Job A: Count the lines in the records below that contain the string "shirt", with case counting. Reply with the number alone.

Excerpt:
Wednesday, May 30, 2018

Home is where the heart is

I messed up,and I will be the first to admit it. I felt things, well I let myself feel things I wasn't ready to feel and now I'm just feeling empty again, missing some key piece of me that I haven't yet found I am not into finding anymore lost pieces. I'm Peter pan looking for my Wendy, the white rabbit looking for Alice to not be late. I don't know where she is. A wonderful pagan woman told me my heart was in New Orleans, and it is but I would rather break my own heart than not be enough for anyone. I don't like feeling like I'm not enough that's not for me and I got it twisted because I thought I could be. I now know I'm wrong and I won't make that same mistake again. I don't know what I'm feeling right now because I have chosen to ignore and move past with anger being the catalyst. Probably not healthy for the average Joe ,but obviously I am not average. I can't say I don't feel because I feel to much and I can't and I'm sick of pretend its time to live in This world with someone who wants my time, and values me and knows I'm enough without question. I know my worth and im worth being someone's somebody not anyone's side piece I'm worth more. I'm worth claiming to someone somewhere just hope I find them and then ill have my home again its where my heart is and it doesn't exist for me. It hasn't for a long time I thought it did for a short period but I thought something was that wasn't and I shouldn't have assumed. Now I know and I knew better and I did it to myself because my walls let down not anymore walls up. Completely.

Records to use:
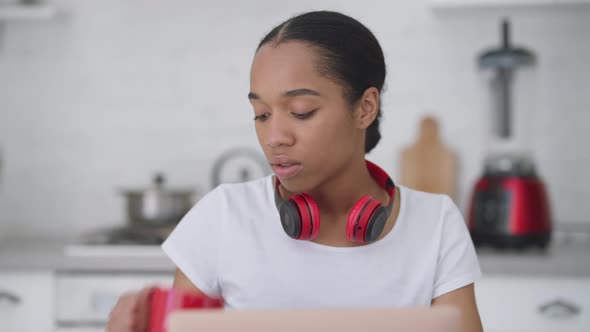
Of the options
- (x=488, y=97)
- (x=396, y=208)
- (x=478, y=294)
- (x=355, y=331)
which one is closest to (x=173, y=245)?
(x=396, y=208)

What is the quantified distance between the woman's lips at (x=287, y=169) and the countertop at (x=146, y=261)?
974mm

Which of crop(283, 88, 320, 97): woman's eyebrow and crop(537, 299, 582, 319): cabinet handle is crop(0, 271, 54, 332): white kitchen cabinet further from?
crop(537, 299, 582, 319): cabinet handle

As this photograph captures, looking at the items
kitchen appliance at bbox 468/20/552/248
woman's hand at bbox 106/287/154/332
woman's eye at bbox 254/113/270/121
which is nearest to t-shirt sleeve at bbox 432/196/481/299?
woman's eye at bbox 254/113/270/121

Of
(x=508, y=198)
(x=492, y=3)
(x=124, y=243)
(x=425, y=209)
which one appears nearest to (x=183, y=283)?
(x=425, y=209)

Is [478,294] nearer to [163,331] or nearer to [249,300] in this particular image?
[249,300]

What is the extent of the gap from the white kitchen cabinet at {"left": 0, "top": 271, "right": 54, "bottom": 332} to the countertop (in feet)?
0.09

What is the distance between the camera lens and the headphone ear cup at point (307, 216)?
782mm

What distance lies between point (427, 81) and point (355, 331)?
1791 mm

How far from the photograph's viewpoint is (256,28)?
7.16 feet

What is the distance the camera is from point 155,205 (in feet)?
6.15

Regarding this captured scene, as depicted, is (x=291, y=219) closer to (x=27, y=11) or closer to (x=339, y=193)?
(x=339, y=193)

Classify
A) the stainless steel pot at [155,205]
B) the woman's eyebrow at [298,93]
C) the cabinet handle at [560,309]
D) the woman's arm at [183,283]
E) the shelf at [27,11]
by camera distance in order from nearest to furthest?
1. the woman's eyebrow at [298,93]
2. the woman's arm at [183,283]
3. the cabinet handle at [560,309]
4. the stainless steel pot at [155,205]
5. the shelf at [27,11]

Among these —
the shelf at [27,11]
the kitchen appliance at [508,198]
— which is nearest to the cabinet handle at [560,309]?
the kitchen appliance at [508,198]

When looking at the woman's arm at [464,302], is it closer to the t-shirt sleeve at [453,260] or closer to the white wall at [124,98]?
the t-shirt sleeve at [453,260]
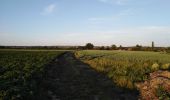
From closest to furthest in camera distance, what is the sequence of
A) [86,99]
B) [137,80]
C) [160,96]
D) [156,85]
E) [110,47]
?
[160,96] → [86,99] → [156,85] → [137,80] → [110,47]

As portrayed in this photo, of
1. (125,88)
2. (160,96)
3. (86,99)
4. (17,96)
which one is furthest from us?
(125,88)

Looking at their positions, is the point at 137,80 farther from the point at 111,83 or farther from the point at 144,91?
the point at 144,91

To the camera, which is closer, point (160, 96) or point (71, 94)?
point (160, 96)

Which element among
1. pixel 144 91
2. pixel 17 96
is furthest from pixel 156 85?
pixel 17 96

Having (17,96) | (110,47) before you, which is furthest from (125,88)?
(110,47)

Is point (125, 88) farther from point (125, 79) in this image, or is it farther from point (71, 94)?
point (71, 94)

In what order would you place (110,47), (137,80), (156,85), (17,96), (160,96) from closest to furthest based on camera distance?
(17,96)
(160,96)
(156,85)
(137,80)
(110,47)

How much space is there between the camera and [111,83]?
19.8m

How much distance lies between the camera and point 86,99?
14.2 metres

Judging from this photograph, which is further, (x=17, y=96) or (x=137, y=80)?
(x=137, y=80)

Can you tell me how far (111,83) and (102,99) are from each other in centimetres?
564

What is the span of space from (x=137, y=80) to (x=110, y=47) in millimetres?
153763

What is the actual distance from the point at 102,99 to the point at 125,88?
393 cm

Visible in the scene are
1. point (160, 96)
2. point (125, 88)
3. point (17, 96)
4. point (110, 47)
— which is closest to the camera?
point (17, 96)
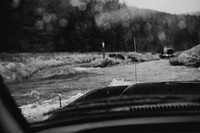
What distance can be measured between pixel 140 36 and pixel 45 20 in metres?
24.4

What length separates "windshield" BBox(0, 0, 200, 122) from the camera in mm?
13641

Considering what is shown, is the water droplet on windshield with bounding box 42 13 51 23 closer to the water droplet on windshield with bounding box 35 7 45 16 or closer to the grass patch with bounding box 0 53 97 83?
the water droplet on windshield with bounding box 35 7 45 16

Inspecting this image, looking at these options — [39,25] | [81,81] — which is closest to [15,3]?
[39,25]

Job B: In the blog post above, where did the pagan woman say the writer's heart was?

Task output A: 3

Task output B: New Orleans.